Tarefas propostas
1 – Indique se cada afirmação abaixo está de acordo com o texto sobre os curdos. Responda com sim ou não e cite literalmente as palavras do texto que justificam a resposta.
(a) Os curdos são apresentados como a maior nação do mundo sem Estado.
(b) A origem dos curdos é descrita como amplamente conhecida.
(c) As fronteiras da região foram traçadas após a Segunda Guerra Mundial.
2 – Reproduza fielmente o trecho do texto sobre os curdos que vai de "A história curda" até "cortam as rochas.".
3 – Retome o texto sobre o povo curdo e continue-o a partir do ponto em que ele termina.

Filme iraquiano My Sweet Pepper Land retrata, com caubóis, humor e romance, a região autônoma do Curdistão.


Por FELIPE VIVEIROS*


Mais de 30 milhões de pessoas habitam uma região montanhosa que se estende pelas fronteiras da Turquia, Iraque, Síria e Irã. Descendentes diretos dos povos da Mesopotâmia, sua origem ainda é pouco conhecida embora os seus ancestrais tenham habitado o mesmo território por milênios. Uma nação que viu, de perto, uma longa lista de invasores e conquistadores, de persas antigos à Alexandre “o Grande”, de árabes muçulmanos a mongóis, otomanos e até mesmo norte-americanos no século 21. As referências históricas dessa população são constantes, não só pelo seu valor cultural como também pela sua grandiosidade. Os “povos das montanhas” tem nome. São curdos, a maior nação do mundo sem Estado.


A história curda está interligada à geografia e à política das regiões curdas modernas. Ao longo dos séculos, diversas etnias migraram, estabeleceram-se e habitaram a área. É por isso que, enquanto o Curdistão é conhecido por sua forte unidade cultural, é também o lar de diversas línguas, religiões e facções políticas. As fronteiras que foram traçadas após a Primeira Guerra Mundial refletem as divisões ao longo das curvas da Ásia Ocidental. Os curdos chamaram as antigas montanhas da Mesopotâmia de lar e, ao longo de sua história, foram forçados a se deslocar para longe dos próprios ventos que cortam as rochas.

Dados
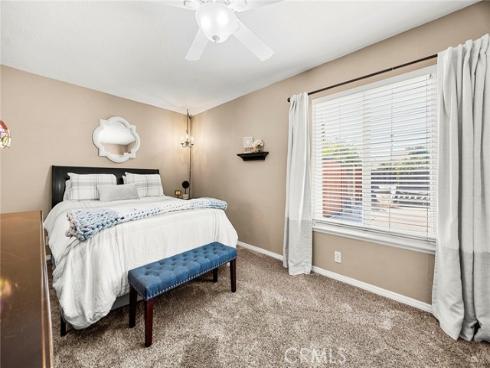 4501 Prospect , Yorba Linda, CA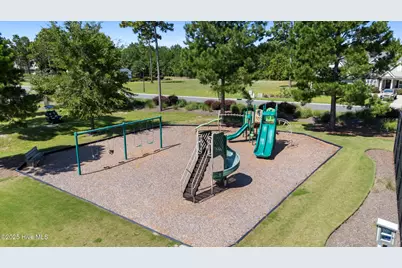 3818 Lemon Drop Lane NE, Leland, NC 28451 - Photo 43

Resultados do exercício
1 –
(a) Sim: "São curdos, a maior nação do mundo sem Estado."
(b) Não: "sua origem ainda é pouco conhecida"
(c) Não: "As fronteiras que foram traçadas após a Primeira Guerra Mundial"

2 –
A história curda está interligada à geografia e à política das regiões curdas modernas. Ao longo dos séculos, diversas etnias migraram, estabeleceram-se e habitaram a área. É por isso que, enquanto o Curdistão é conhecido por sua forte unidade cultural, é também o lar de diversas línguas, religiões e facções políticas. As fronteiras que foram traçadas após a Primeira Guerra Mundial refletem as divisões ao longo das curvas da Ásia Ocidental. Os curdos chamaram as antigas montanhas da Mesopotâmia de lar e, ao longo de sua história, foram forçados a se deslocar para longe dos próprios ventos que cortam as rochas.

3 –
Após a Primeira Guerra Mundial e a derrota do Império Otomano, os vitoriosos aliados ocidentais previram a criação de um Estado Curdo com o Tratado de Sevres, em 1920. Tais esperanças foram frustradas três anos depois, quando o Tratado de Lausanne – que estabeleceu as fronteiras da Turquia moderna – negligenciou a criação desse Estado. O quarto maior grupo étnico do Oriente Médio recebeu o status de “grupo minoritário”. Durante quase 80 anos, desde o final da Primeira Guerra Mundial até a Guerra do Golfo em 1990, os curdos na Turquia, Irã, Iraque e Síria lutaram em guerrilhas para alcançar a autonomia. Depois de décadas de combate e repressão, as populações curdas foram reconhecidas apenas no Irã e no Iraque. Os curdos do noroeste do Irã habitam a província de Kordestan e os curdos no norte do Iraque estabeleceram sua própria “Região Autônoma do Curdistão”, como traz o filme iraquiano My Sweet Pepper Land (2013).


foto: divulgação


My Sweet Pepper Land não é um filme padrão. É um conto de inspiração ocidental que tem, nas mãos do diretor Hiner Saleem, o sarcasmo e o exagero como principais instrumentos de guerrilha curda. Um verdadeiro filme de caubóis, ambientado na fronteira do Iraque com a Turquia, que retrata, com humor, “o novo Curdistão”. A sequência de abertura dá o tom ao filme. Saddam Hussein foi deposto e o primeiro enforcamento da região autônoma do Iraque é descarrilado por um equipamento defeituoso. O protagonista Baran, policial e ex-combatente da resistência curda, assiste ao constrangedor momento. A autonomia de sua nação foi conquistada, mas a conquista não é autônoma quando depende dos mesmos mecanismos de repressão. No vácuo deixado pelo colapso da ditadura de Saddam Hussein, ninguém sabe como realizar o enforcamento. Se o criminoso não morre, é o mecanismo de força quem se enforca no Curdistão.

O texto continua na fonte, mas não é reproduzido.